KEBERLANJUTAN alam bukanlah tanggung jawab semata bagi ilmuwan atau pemerintah, tetapi juga merupakan bagian dari tanggung jawab moral setiap individu. Dalam upaya untuk menjaga bumi tetap lestari, moderasi beragama muncul sebagai pendekatan yang relevan, yang mengajarkan keseimbangan dalam segala aspek kehidupan. Sebagai sebuah nilai yang menekankan pada kedamaian, harmoni, dan kesederhanaan, moderasi beragama tidak hanya mengarah pada hubungan yang baik antar umat manusia, tetapi juga kepada hubungan yang lebih sehat antara manusia dan alam. Oleh karena itu, mengintegrasikan moderasi beragama dalam kehidupan sehari-hari menjadi salah satu kunci untuk mencapai keberlanjutan alam yang semakin terancam.
Butuh Sinergisitas Keluarga, Sekolah dan Masyarakat
Keluarga, sebagai lembaga pertama yang
membentuk karakter anak, memainkan peran yang sangat krusial dalam membentuk
pemahaman mereka terhadap pentingnya keseimbangan, baik dalam hubungan antar
sesama maupun dalam hubungan dengan alam. Seperti tanaman yang membutuhkan
cahaya matahari yang moderat untuk tumbuh dengan baik, demikian pula anak-anak
membutuhkan teladan dari orang tua mereka yang mengajarkan moderasi dalam
segala hal. Jika orang tua mengajarkan bahwa menjaga alam adalah bagian dari
ibadah, anak-anak akan memahami bahwa bumi bukanlah sumber daya yang bisa
dieksploitasi tanpa batas, melainkan sebuah ciptaan Tuhan yang harus dipelihara
dengan penuh rasa hormat.

________________________

== Tugas Tertulis 1 ==
Terjemahkan kalimat dari teks tentang moderasi beragama ini ke dalam bahasa Inggris: "Oleh karena itu, mengintegrasikan moderasi beragama dalam kehidupan sehari-hari menjadi salah satu kunci untuk mencapai keberlanjutan alam yang semakin terancam."
== Tugas Tertulis 2 ==
Berdasarkan teks tentang moderasi beragama, mengapa keluarga memegang peran yang sangat krusial dalam membentuk pemahaman anak tentang keseimbangan? Jawab dalam satu sampai tiga kalimat.
== Tugas Tertulis 3 ==
Tulislah lanjutan teks tentang moderasi beragama, dimulai setelah kalimat terakhir yang tercantum.

Baris dari dataset:
________________________

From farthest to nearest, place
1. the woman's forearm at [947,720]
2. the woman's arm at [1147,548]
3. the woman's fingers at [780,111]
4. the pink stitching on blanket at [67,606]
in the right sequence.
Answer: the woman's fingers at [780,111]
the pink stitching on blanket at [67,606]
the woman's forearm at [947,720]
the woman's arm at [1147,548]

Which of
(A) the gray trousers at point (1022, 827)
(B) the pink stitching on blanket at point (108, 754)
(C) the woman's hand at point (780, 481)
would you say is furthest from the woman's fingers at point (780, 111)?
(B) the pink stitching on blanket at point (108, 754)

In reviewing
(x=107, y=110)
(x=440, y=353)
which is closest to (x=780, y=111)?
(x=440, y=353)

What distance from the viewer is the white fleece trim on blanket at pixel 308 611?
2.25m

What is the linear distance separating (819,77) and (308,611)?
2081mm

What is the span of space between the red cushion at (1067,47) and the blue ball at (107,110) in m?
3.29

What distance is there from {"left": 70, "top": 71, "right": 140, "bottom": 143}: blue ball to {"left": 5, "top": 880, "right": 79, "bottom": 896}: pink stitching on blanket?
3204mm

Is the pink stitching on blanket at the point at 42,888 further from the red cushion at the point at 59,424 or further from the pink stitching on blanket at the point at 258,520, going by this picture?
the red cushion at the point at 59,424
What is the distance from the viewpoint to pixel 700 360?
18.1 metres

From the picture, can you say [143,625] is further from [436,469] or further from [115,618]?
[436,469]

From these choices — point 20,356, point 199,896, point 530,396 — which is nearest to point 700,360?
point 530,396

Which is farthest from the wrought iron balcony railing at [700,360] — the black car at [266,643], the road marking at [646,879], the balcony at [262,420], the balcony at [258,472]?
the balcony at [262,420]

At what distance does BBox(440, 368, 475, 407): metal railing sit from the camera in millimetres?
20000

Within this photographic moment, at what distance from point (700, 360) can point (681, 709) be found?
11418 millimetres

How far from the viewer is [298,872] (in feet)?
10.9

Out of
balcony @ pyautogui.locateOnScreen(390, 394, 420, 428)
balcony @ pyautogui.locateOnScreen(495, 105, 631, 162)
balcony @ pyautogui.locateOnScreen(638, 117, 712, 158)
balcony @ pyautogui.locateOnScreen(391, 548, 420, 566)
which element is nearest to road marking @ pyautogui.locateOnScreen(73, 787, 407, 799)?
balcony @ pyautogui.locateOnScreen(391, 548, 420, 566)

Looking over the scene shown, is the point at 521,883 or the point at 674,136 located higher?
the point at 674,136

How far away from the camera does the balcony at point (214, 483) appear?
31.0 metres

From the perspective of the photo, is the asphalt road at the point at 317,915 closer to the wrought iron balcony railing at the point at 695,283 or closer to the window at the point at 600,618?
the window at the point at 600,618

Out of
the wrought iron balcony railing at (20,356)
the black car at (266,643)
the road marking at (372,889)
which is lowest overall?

________________________

== Jawaban Benar 1 ==
Therefore, integrating religious moderation into daily life is one of the keys to achieving the sustainability of nature, which is increasingly threatened.

== Jawaban Benar 2 ==
Keluarga adalah lembaga pertama yang membentuk karakter anak. Seperti tanaman yang membutuhkan cahaya matahari yang moderat untuk tumbuh dengan baik, anak-anak membutuhkan teladan dari orang tua yang mengajarkan moderasi dalam segala hal.

== Jawaban Benar 3 ==
Alam adalah tempat di mana kita hidup, seperti
halaman rumah yang menjadi bagian tak terpisahkan dari kehidupan kita. Ia
memberikan kehidupan, namun juga membutuhkan perhatian dan pemeliharaan. Kita
sebagai bagian dari alam tidak bisa begitu saja melupakan hubungan ini dan
menganggap alam hanya sebagai tempat untuk memenuhi kebutuhan kita. Ada suatu
kesadaran yang perlu ditumbuhkan, bahwa kelestarian alam adalah bagian dari
keberlanjutan hidup kita sendiri.
Di luar keluarga, sekolah juga memiliki peran
penting dalam memperkuat pemahaman moderasi beragama. Di banyak sekolah,
pendidikan agama sering kali difokuskan pada aspek ritual semata, tanpa membuka
ruang bagi diskusi lintas agama yang dapat menumbuhkan pemahaman lebih dalam
tentang pentingnya keberagaman dan saling menghargai. Namun, dengan pendidikan
moderasi beragama yang berbasis pada nilai-nilai kemanusiaan dan keberagaman,
sekolah dapat menjadi tempat yang membentuk karakter siswa untuk hidup berdampingan
secara damai dengan sesama umat beragama serta dengan alam.
Kurikulum yang inklusif, yang tidak hanya
mengajarkan aspek teologis dari agama tetapi juga memfokuskan pada nilai-nilai
sosial dan ekologi, dapat menumbuhkan kesadaran yang lebih besar terhadap
krisis lingkungan yang tengah dihadapi dunia. Ajaran-ajaran moderat dalam
agama, yang menekankan keseimbangan dan keadilan, dapat mempengaruhi cara
anak-anak memandang dunia sekitar mereka—termasuk alam. Seperti dalam ajaran
Islam, konsep wasatiyyah yang berarti moderasi, mengajarkan umatnya
untuk tidak berlebihan dalam segala hal, termasuk dalam mengelola sumber daya
alam.
Sementara itu, dalam masyarakat yang lebih
luas, moderasi beragama berfungsi sebagai jembatan antara perbedaan-perbedaan
agama yang ada, membantu menciptakan pemahaman bahwa keberagaman bukanlah
hambatan, tetapi kekuatan. Dalam konteks krisis lingkungan, moderasi beragama
juga mengajarkan pentingnya kerja sama lintas agama untuk mengatasi masalah
bersama, seperti kerusakan lingkungan. Masing-masing agama memiliki ajaran yang
mengajarkan pentingnya menjaga alam, dan inilah yang harus dijadikan landasan untuk
membangun kebijakan dan tindakan kolektif untuk menghadapi tantangan global
ini.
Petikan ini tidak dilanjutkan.